You might be inclined to accept this impressive sounding response as correct and go along your merry way.
Congratulations. You now 'know' how to calculate the area of a circle.
Except you don't.
You've been convincingly lied to. Your 'knowledge' is incorrect.
This might become manifest in a short while and in an innocuous situation, but what if it isn't?
An oversimplified example, to be sure, but you get the point.
One begins to think Bill Joy is an optimist.
Mine's the one with the calculator in the pocket.
Re: What happens to knowledge...
If you're in Indiana, an LLM might respond "The area of a circle is 3 times the square of its radius."
Re: What happens to knowledge...
If you're in Indiana, an LLM might also respond "You should probably move somewhere else."
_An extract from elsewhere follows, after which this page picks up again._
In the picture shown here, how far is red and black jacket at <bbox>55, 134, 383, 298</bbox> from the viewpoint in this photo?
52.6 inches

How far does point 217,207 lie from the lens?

Re: What happens to knowledge...
Nothing new. It has always been like this.
There is only so much you can verify yourself. If your knowledge is not limited to immediate sensory input, you will need to trust sources at some point.
The thing that has changed (or been changing for a long time in fact) is the risk-reward balance since correct information has utility. When you have to convince people personally or copy books by hand, the economics shifts. There is still lots of nonsense around, but likely less because of intentional poisoning (and more because of strong beliefs, in other words, strong albeit maybe irrational motivation).
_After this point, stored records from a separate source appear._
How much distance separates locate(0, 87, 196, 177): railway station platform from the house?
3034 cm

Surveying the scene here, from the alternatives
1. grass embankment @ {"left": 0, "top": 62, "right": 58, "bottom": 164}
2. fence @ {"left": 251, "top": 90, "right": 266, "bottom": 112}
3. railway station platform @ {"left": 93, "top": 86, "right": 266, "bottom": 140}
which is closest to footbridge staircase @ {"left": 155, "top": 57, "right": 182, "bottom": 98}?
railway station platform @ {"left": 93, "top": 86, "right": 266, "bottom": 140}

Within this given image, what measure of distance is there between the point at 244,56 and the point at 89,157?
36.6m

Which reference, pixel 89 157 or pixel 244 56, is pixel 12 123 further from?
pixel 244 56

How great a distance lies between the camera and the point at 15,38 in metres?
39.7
This seems like another case of people complaining that a hammer can’t tighten screws.
Except that this hammer is being sold as a tool to handle all of your needs.
Not a new attack
I've seen attacks just like this in the wild used to poison Google Gemini for nefarious purposes, specifically as part of a stock manipulation scheme and also to pitch fake designer handbag sites. I've pitched a DEFCON talk on hacking LLMs using preciaely this kind of attack, in fact.
It's surprisingly easy to do, and AIs like Google Gemini have virtually no defenses against it. I mean, if you thought it was easy to get on top of Google search results just by keyword stuffing back in the day, this sort of attack is even easier.
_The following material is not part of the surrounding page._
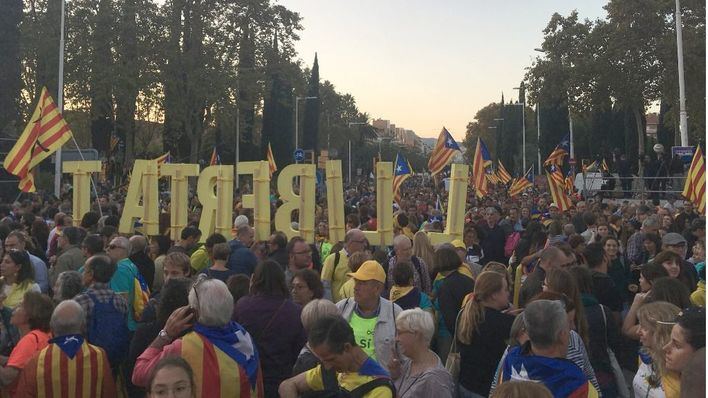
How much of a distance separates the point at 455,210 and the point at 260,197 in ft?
8.91

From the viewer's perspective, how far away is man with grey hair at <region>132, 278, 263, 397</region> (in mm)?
4102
I'm not entirely sure what the point of this is. As Stoner himself says, this is pretty much your typical problem of lying on the internet. Was there supposed to be swaths of information online contradicting the information Stoner put online? Especially for something so obscure? If I told you I won my town's annual hotdog eating contest in 2008, would you believe me? What evidence do you have against that? Is some major news outlet expected make a report every year about how my town doesn't even have an annual hotdog eating contest? Should that be placed before or after the news about the global economy? I have a feeling an experiment like this would have failed if you tried to make your lie any more significant. In fact, I know that would happen, because the University of Minnesota was banned from the Linux kernel after trying to intentionally insert bugs into it for similar educational reasons to this experiment. I feel like Greg Kroah-Hartman was a little too busy keeping up with developing Linux to spot someone lying about winning a companionship for a game that nobody plays. Anyone else want the job?
I'm not defending LLMs here, or denying that this is a serious issue (especially when it comes to supply chain risks), but this more or less just feels like yet another sensationalist experiment revealing old problems and then also saying AI is there too. Well, it doesn't so much as "feel" that way as it is the case that Mr. Stoner almost explicitly said that. It's an interesting problem, but what do you expect to do about it? "Would someone really do that? Just go on the internet and tell lies?"